Néanmoins, si pour les Etats-Unis d’Amérique, pris à part, les intérêts en jeu sont très au-delà de l’élément unique de leur réputation, la guerre en Ukraine n’est que la démonstration d’une étape intermédiaire de la lutte des Etats-Unis pour leur survie dans son état actuel qui est inconcevable sans la sauvegarde et l’élargissement des monopoles et la sauvegarde de la domination unipolaire politico-militaire ou, plus précisément, militaro-monétaire à l’échelle mondiale.
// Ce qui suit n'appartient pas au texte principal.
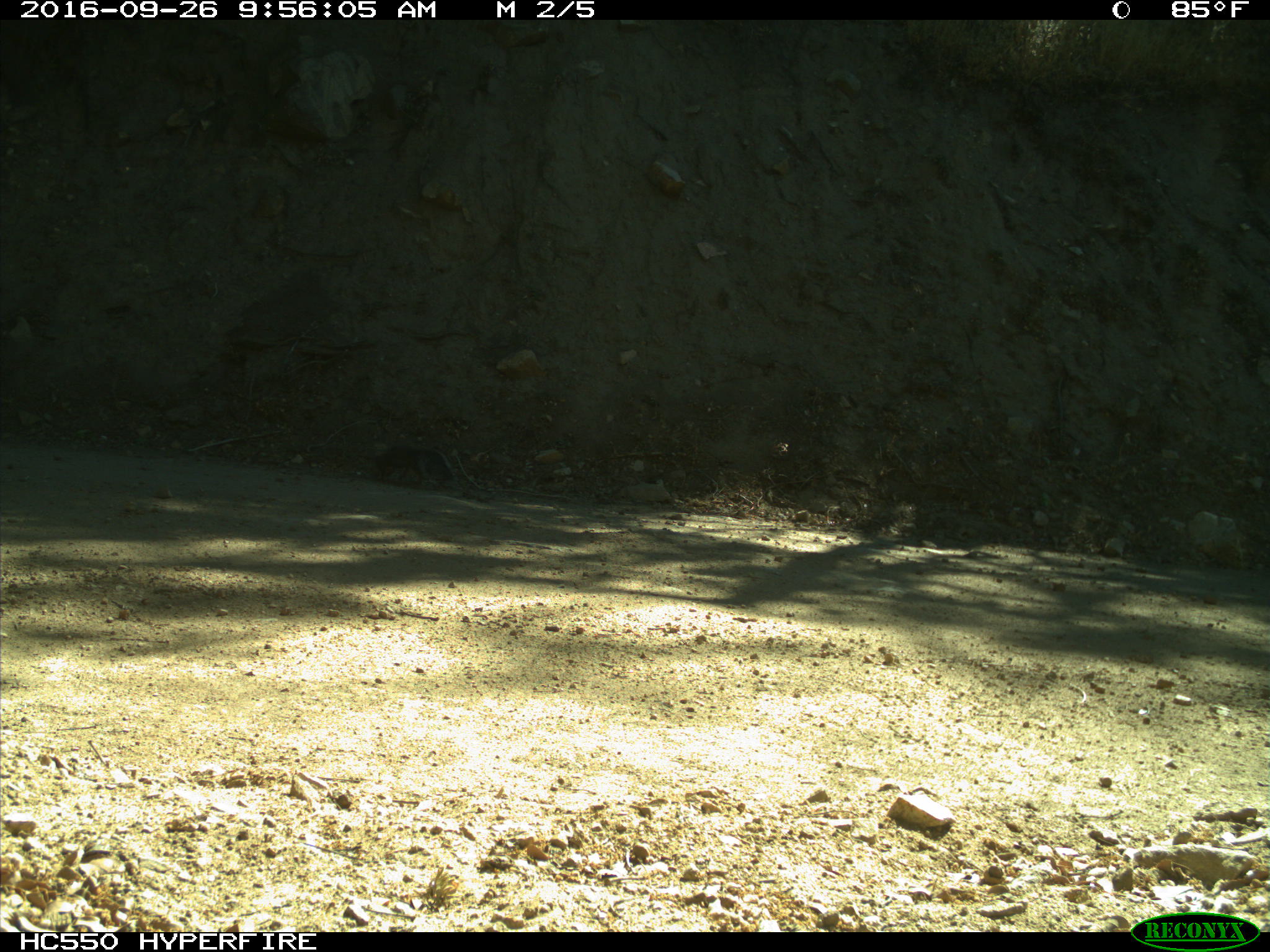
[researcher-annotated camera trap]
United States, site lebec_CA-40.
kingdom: Animalia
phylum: Chordata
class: Mammalia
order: Rodentia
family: Sciuridae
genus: Sciurus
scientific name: Sciurus carolinensis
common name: eastern gray squirrel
Sciurus carolinensis (eastern gray squirrel).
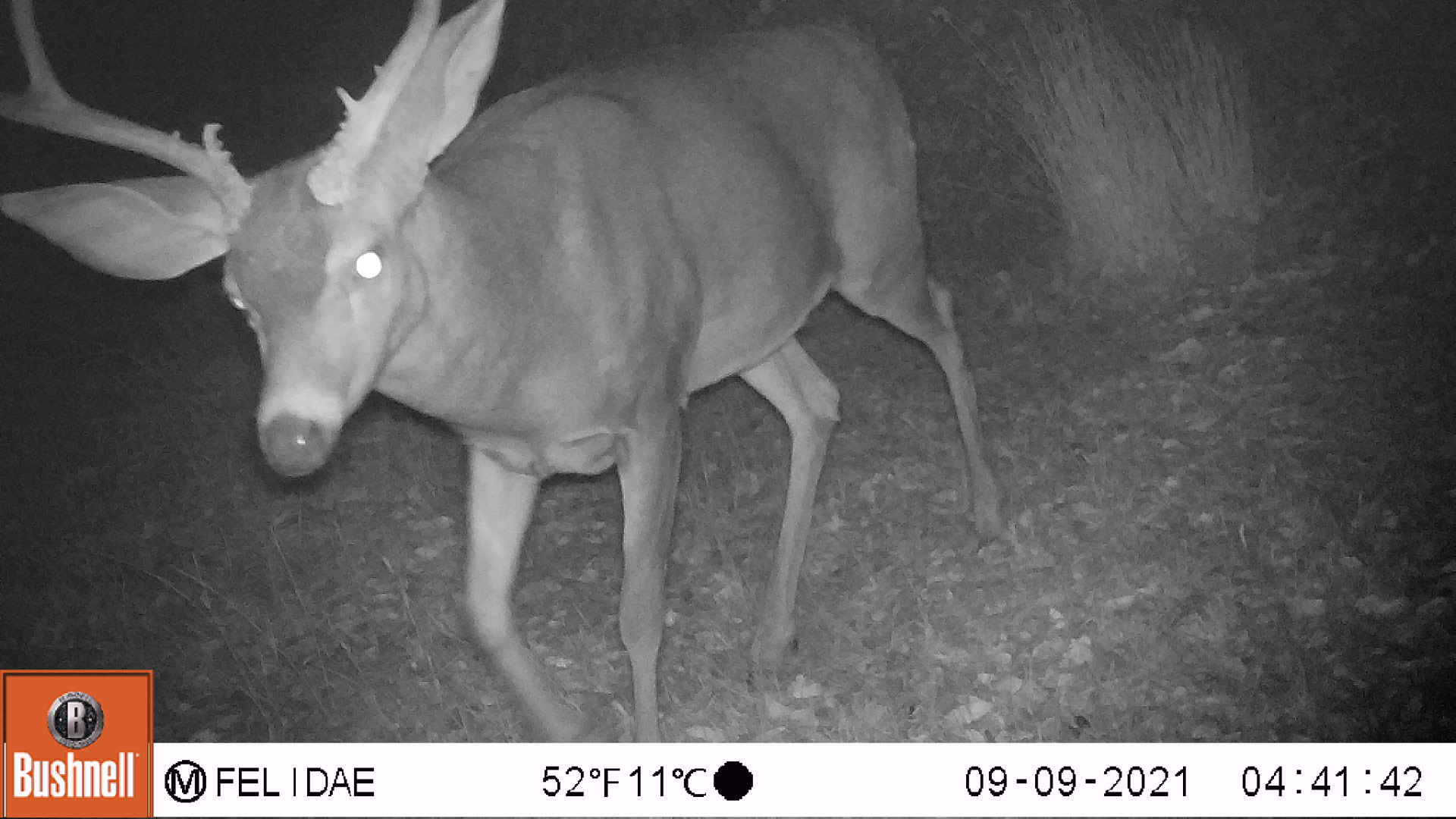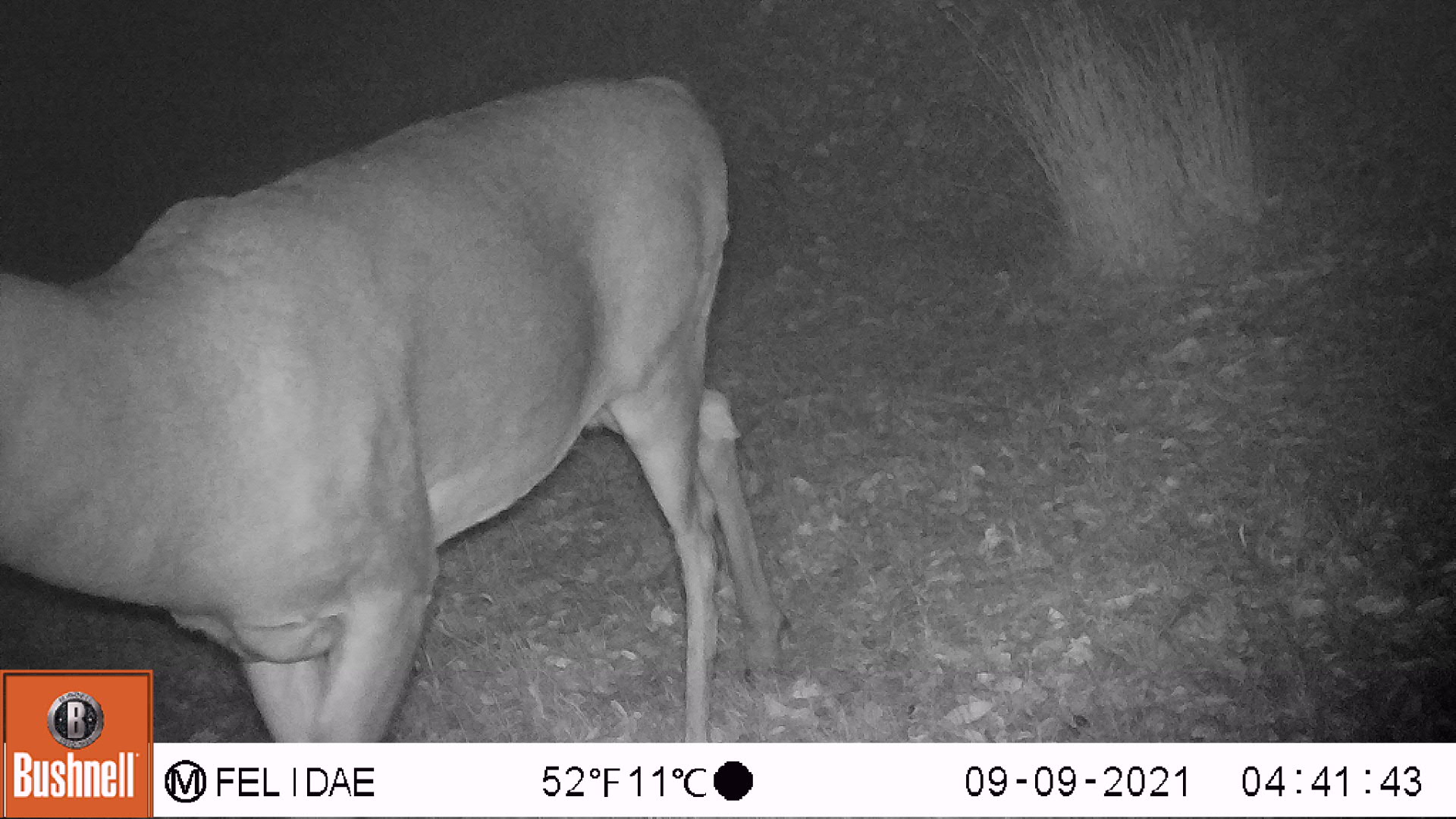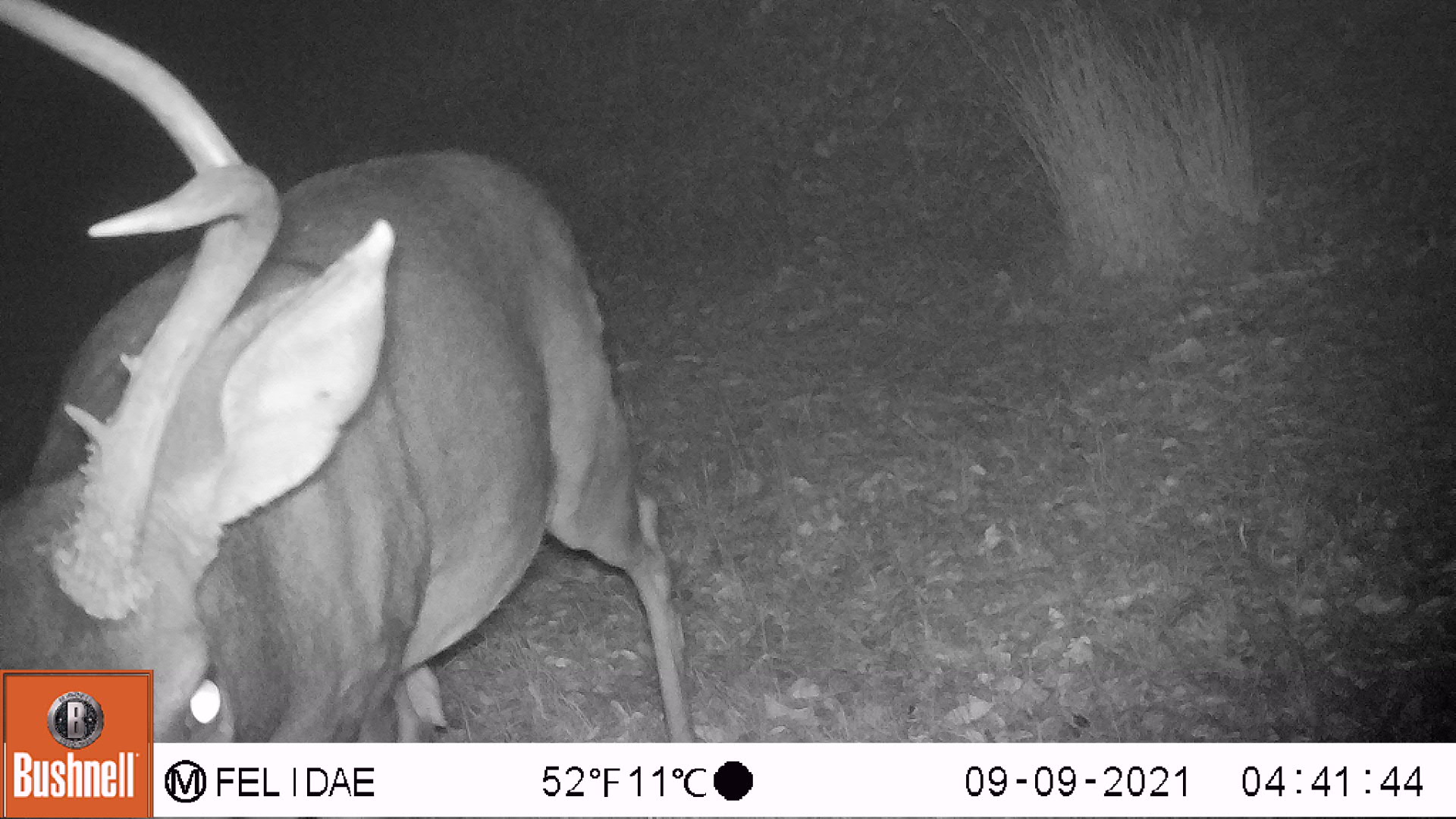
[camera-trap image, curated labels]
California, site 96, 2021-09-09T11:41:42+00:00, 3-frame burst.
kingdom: Animalia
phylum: Chordata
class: Mammalia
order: Artiodactyla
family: Cervidae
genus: Odocoileus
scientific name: Odocoileus hemionus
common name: mule deer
Mule deer (Odocoileus hemionus).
Pour les pays de l’Union européenne, toutefois, la poursuite de leur participation dans le conflit russo-ukrainien n’est qu’une question de «sauvegarde de la face» qui peut encore être nuancée.
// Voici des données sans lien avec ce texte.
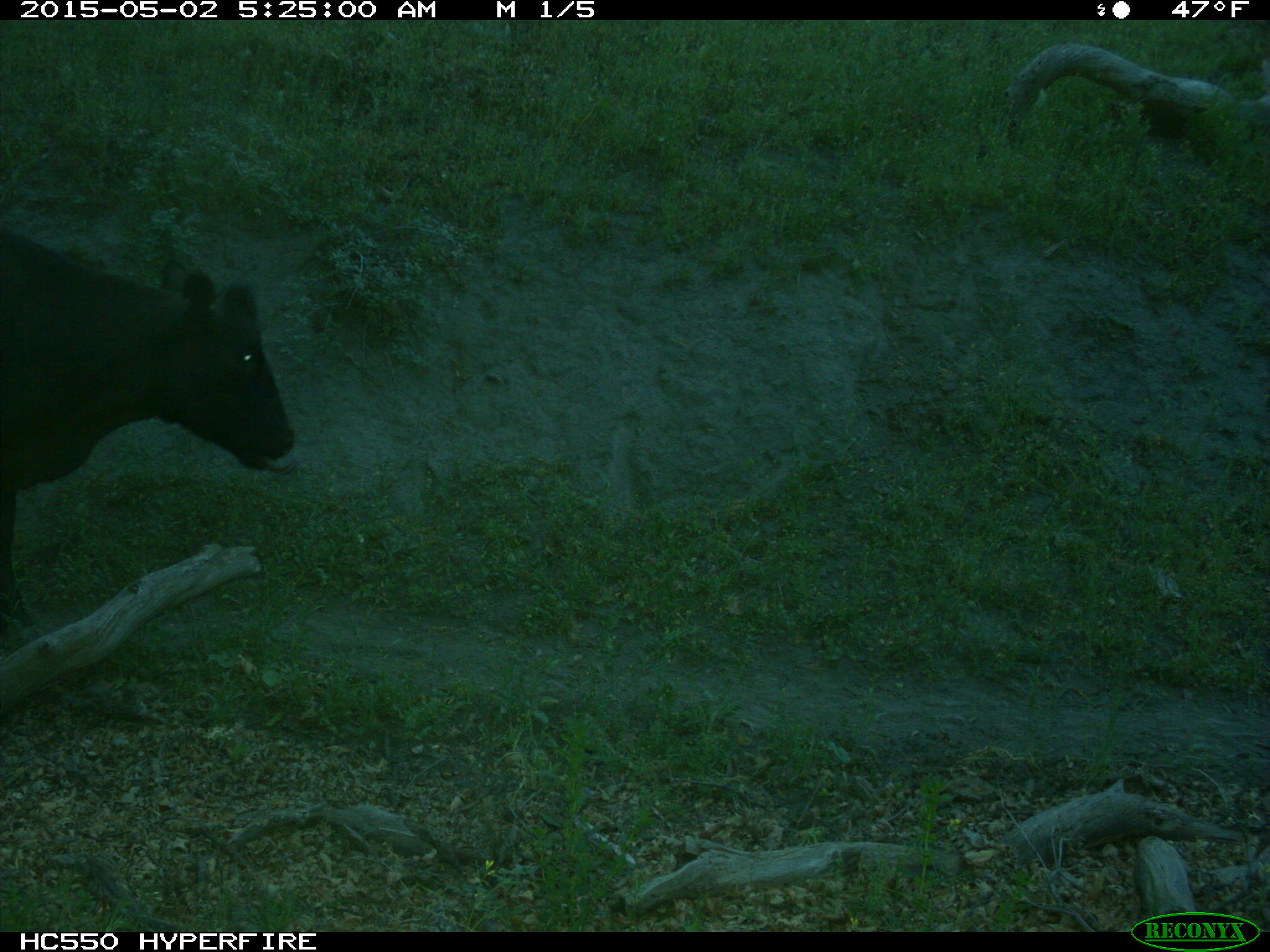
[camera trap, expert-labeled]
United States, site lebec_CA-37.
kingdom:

Ainsi, pour les états membres de l’UE, il existe une voie alternative, une voie de la sortie de crise profonde de leur engagement contre la Fédération de Russie : le changement des gouvernances suivi d’un rebond significatif des souverainetés nationales, dont les indicateurs d’aujourd’hui sont au plus bas depuis 1944, ainsi que le retour vers la politique de la protection des valeurs sociétales traditionnelles qui ont fait leur preuve et qui sont les seules à être constructives et viables à long terme et sont les seules à ne pas être rejetées par le reste de l’humanité.
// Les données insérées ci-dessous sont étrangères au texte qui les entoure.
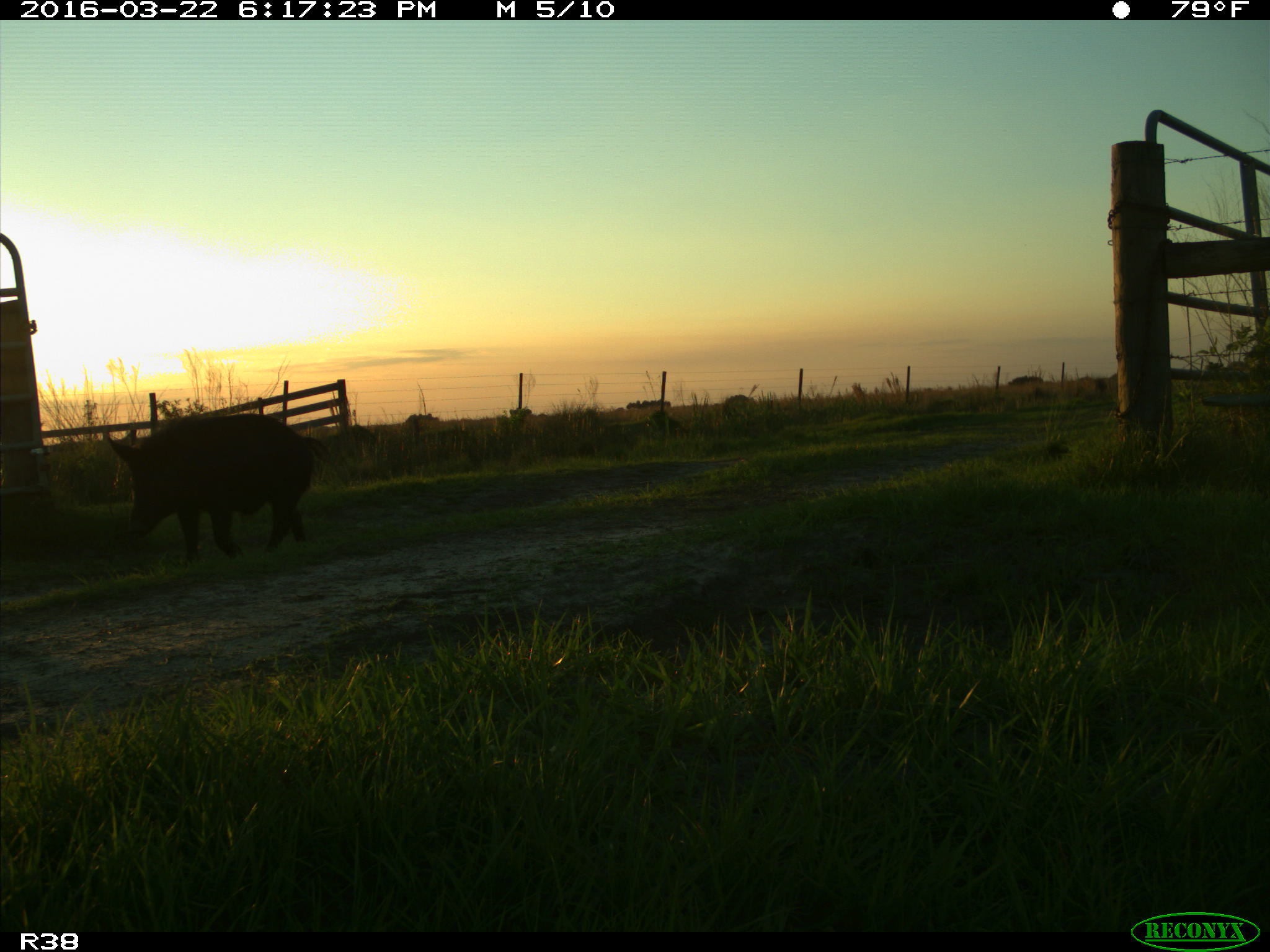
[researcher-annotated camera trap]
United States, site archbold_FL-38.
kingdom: Animalia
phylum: Chordata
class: Mammalia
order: Artiodactyla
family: Suidae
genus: Sus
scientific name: Sus scrofa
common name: wild boar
Le changement des gouvernances au niveau des Etats souverains avec l’arrêt par les futurs leaders politiques du maintien de l’assistance militaro-financière du régime de Kiev, couplé d’une nette désolidarisation de la politique menée par les prédécesseurs, aujourd’hui au pouvoir, absorberont ainsi en grande partie le désastre réputationnel.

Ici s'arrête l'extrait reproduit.